• **Task inputs**

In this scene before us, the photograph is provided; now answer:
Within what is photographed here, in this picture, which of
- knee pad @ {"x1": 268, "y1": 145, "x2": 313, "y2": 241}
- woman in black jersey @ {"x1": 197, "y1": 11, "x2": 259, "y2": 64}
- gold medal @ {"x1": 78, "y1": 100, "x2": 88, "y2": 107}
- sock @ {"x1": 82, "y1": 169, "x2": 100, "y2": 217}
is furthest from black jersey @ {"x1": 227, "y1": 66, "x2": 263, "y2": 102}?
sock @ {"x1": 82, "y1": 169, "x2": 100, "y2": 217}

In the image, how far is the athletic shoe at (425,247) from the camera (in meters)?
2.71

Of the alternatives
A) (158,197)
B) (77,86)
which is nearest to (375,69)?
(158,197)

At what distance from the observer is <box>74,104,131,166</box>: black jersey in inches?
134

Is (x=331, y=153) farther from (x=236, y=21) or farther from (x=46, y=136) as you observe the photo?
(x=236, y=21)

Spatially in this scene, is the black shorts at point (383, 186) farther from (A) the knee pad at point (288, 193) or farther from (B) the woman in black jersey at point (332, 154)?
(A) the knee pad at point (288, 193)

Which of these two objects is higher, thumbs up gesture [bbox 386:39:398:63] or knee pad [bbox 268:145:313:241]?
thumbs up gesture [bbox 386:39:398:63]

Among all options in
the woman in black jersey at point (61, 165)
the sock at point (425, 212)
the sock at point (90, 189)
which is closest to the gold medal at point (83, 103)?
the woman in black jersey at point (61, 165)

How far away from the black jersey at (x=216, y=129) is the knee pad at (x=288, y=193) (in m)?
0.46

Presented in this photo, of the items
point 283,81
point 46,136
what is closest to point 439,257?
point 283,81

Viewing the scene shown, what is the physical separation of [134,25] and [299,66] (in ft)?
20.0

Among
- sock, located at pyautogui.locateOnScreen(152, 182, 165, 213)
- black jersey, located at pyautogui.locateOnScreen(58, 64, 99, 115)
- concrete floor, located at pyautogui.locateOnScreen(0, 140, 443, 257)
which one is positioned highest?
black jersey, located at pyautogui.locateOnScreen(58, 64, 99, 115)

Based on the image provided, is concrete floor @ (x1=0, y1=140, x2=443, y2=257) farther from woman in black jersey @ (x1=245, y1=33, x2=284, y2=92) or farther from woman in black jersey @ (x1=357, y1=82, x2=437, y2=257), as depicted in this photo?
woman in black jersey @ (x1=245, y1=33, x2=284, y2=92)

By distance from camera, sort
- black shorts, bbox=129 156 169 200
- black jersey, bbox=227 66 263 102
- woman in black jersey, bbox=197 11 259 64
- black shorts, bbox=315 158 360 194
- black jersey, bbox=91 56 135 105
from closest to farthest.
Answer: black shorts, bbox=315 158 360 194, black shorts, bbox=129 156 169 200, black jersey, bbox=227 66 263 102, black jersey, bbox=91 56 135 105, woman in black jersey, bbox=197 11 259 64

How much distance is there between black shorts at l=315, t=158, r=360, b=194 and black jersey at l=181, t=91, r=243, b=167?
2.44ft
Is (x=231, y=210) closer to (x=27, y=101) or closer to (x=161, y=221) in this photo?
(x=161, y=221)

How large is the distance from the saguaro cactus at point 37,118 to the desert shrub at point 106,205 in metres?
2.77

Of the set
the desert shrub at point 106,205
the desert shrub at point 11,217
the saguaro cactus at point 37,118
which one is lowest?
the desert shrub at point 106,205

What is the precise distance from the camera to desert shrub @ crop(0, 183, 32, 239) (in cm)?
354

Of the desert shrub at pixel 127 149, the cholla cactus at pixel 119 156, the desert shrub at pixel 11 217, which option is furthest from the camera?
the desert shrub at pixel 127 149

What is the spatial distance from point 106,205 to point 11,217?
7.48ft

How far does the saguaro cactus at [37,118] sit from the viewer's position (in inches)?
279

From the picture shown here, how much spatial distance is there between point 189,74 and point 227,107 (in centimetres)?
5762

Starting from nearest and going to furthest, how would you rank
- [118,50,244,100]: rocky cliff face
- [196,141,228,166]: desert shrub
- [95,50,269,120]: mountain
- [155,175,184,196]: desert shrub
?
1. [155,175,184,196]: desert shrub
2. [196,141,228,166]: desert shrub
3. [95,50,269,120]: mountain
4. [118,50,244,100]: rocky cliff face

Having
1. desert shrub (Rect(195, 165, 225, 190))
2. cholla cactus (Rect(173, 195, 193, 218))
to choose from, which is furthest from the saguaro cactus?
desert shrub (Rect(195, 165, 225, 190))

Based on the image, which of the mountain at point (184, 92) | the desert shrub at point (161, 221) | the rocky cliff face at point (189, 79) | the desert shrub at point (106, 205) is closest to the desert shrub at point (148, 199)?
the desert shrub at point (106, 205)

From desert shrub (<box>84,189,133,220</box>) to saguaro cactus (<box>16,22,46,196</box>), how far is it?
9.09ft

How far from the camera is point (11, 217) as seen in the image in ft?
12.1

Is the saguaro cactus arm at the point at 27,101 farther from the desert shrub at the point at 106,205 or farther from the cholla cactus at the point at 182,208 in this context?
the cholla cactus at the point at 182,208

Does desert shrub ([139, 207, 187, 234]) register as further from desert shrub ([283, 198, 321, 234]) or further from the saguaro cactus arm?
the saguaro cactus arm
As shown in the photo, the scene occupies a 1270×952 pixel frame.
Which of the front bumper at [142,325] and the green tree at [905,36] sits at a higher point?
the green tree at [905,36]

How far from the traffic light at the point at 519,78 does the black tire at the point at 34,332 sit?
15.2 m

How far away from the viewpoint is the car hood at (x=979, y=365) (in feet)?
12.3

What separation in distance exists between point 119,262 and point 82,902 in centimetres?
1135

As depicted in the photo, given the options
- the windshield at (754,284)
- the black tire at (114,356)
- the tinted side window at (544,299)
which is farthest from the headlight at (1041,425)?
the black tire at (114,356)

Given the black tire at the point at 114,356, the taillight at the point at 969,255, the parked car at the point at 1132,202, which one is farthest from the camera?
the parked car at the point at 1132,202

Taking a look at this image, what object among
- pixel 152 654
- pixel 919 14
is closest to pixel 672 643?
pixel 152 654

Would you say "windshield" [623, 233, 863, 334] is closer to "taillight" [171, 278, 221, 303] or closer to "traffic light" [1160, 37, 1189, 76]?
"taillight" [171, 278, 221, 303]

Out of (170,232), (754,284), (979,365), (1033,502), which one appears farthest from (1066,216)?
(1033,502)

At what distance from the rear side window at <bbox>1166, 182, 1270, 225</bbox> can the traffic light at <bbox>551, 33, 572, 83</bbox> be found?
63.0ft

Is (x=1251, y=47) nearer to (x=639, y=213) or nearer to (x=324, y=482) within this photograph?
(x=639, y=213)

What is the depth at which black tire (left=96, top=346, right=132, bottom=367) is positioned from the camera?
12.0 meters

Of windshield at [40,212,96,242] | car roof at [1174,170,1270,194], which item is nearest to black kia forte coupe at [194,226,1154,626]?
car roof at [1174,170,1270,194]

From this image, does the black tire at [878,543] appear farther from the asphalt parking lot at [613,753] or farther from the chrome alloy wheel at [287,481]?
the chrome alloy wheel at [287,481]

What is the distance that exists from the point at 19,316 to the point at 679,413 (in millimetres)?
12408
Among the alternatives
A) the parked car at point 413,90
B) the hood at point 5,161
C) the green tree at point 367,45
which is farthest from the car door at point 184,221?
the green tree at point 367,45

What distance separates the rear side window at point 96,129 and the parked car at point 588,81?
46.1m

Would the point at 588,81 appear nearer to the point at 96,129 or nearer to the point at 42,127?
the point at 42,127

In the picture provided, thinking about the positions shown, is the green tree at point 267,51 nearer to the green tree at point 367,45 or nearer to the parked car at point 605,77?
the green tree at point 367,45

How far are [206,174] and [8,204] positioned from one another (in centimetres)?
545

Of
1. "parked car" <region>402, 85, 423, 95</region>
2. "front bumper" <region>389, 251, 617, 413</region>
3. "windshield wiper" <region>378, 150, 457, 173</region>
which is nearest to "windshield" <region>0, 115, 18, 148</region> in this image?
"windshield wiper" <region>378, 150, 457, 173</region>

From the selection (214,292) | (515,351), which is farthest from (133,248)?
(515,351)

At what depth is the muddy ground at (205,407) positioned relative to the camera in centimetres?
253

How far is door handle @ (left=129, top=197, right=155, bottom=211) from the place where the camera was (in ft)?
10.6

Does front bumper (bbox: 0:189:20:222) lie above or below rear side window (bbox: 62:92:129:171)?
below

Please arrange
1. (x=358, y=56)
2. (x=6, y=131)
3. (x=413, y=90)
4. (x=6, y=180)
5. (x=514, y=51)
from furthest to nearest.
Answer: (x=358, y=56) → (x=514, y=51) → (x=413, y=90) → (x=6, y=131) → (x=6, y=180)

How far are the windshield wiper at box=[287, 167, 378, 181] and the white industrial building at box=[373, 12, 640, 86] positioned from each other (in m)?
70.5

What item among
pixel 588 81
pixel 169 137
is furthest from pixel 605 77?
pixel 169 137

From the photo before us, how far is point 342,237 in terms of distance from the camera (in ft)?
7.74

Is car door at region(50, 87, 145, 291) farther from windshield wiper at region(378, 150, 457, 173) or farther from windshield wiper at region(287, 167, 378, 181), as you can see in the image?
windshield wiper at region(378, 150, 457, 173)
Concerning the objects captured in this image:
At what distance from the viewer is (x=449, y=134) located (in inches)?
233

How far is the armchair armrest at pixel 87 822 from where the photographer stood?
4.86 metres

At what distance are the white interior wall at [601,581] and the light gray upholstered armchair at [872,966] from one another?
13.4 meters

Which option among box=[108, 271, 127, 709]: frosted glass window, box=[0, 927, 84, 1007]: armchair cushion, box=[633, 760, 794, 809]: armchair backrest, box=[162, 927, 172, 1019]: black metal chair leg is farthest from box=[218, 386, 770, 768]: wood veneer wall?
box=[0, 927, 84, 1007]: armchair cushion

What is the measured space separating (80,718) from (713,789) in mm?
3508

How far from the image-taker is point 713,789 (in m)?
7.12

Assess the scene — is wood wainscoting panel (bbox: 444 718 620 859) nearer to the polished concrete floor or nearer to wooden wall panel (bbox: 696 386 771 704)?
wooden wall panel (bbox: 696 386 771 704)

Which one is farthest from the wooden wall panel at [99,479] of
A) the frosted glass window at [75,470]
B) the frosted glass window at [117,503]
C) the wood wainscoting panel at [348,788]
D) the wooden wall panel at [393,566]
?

• **Set exercise**
Copy word for word every line of the material, starting at the line that contains "What is the measured" and continuing through the last line, both ends included.

• **Answer to this exercise**
What is the measured space separating (80,718) from (713,789) in mm?
3508

How far from the image-taker is point 713,789 (in m)?
7.12

Assess the scene — is wood wainscoting panel (bbox: 444 718 620 859) nearer to the polished concrete floor or nearer to wooden wall panel (bbox: 696 386 771 704)?
wooden wall panel (bbox: 696 386 771 704)

Which one is farthest from the wooden wall panel at [99,479] of
A) the frosted glass window at [75,470]
B) the frosted glass window at [117,503]
C) the wood wainscoting panel at [348,788]
D) the wooden wall panel at [393,566]
?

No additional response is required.